I'm not someone that tweets about concerns or troubles a great deal, nor talks about them in general with, well, anyone. Nor am I someone that buys into all that 'stiff upper lip' talk that some throw around, though I do sort of live that way. I'm the type of person that supports and encourages people to discuss problems, without being inclined to do it myself. I know all the well-meaning advice about sharing, I just don't do it.

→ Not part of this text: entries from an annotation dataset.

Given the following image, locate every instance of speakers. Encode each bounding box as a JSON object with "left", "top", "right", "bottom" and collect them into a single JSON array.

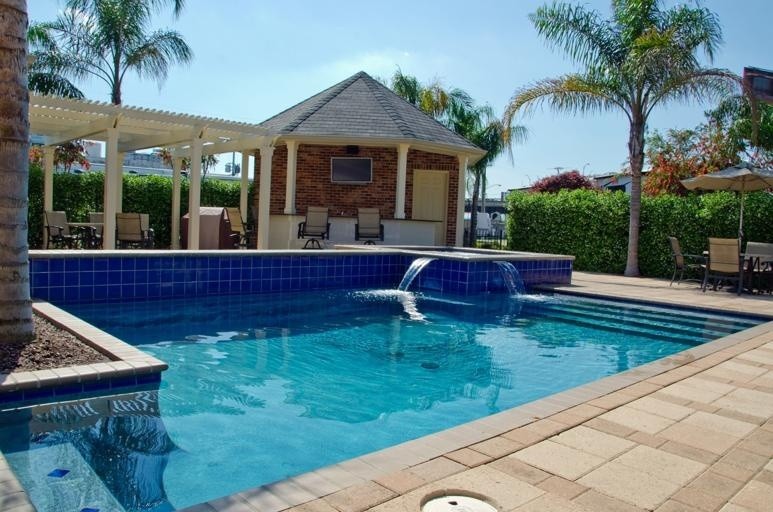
[{"left": 347, "top": 145, "right": 359, "bottom": 154}]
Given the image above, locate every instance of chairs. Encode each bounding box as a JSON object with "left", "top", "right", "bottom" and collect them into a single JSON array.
[
  {"left": 297, "top": 204, "right": 331, "bottom": 252},
  {"left": 225, "top": 206, "right": 258, "bottom": 250},
  {"left": 354, "top": 206, "right": 387, "bottom": 249},
  {"left": 663, "top": 231, "right": 773, "bottom": 297},
  {"left": 40, "top": 210, "right": 161, "bottom": 248}
]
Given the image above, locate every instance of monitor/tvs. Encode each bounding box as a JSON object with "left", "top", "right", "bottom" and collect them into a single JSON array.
[{"left": 330, "top": 157, "right": 373, "bottom": 185}]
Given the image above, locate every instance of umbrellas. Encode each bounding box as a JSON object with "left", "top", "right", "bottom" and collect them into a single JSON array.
[{"left": 678, "top": 162, "right": 773, "bottom": 253}]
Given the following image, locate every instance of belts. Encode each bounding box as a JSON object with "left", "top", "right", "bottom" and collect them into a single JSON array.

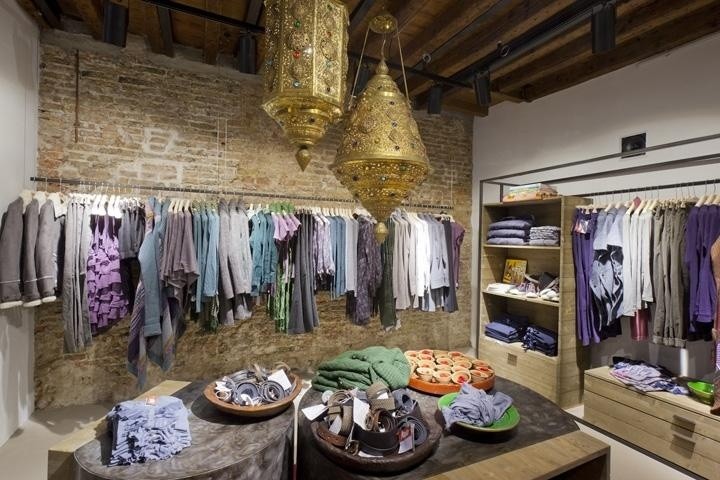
[
  {"left": 226, "top": 369, "right": 285, "bottom": 406},
  {"left": 316, "top": 381, "right": 427, "bottom": 456}
]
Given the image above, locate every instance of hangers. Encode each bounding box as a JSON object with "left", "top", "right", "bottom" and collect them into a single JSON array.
[
  {"left": 574, "top": 178, "right": 720, "bottom": 216},
  {"left": 20, "top": 175, "right": 457, "bottom": 225}
]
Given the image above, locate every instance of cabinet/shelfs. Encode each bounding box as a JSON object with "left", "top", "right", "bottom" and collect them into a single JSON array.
[
  {"left": 477, "top": 195, "right": 593, "bottom": 411},
  {"left": 583, "top": 365, "right": 720, "bottom": 480},
  {"left": 47, "top": 379, "right": 295, "bottom": 480},
  {"left": 297, "top": 373, "right": 610, "bottom": 480}
]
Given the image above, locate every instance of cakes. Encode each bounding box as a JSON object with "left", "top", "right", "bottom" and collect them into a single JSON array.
[{"left": 405, "top": 349, "right": 493, "bottom": 385}]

That's fine, it's who I am, but it's also fair to say the last few years have been unnaturally stressful and difficult, and being the internalising type isn't always a good approach in those circumstances. Not only do we all grapple with our personal baggage and problems, but we've shared a global pandemic, the climate crisis and for some of us a lot of thoughts right now drift to the ongoing war in Ukraine. I'm a heavy reader at the best of times and follow current affairs closely, but keeping up with events is frequently upsetting right now, and like — I suspect — millions of others, this can affect my sleep, moods, and thoughts. That's life, right?
My point is that, right now, there are so many issues in the wider world, and they feed into our smaller, granular day-to-day existence. As this happens I've become increasingly grateful for my books, my shelter and definitely games. To say games have been vital to me over the past few years is an understatement. Few diversions are so captivating, enthralling and essential. The sheer variety available now, catering to all budgets, is so important and has helped elevate and broaden the impact of gaming.
For me, Kirby's latest adventure is another arrival with Animal Crossing: New Horizons-style timing, a game that feels pertinent right now. It's so unabashedly cute, cuddly and reassuring that just thinking about jumping in eases my mind, just a little.
Escapism isn't a dirty word — it's a vital part of life, for those of us fortunate enough to have that luxury.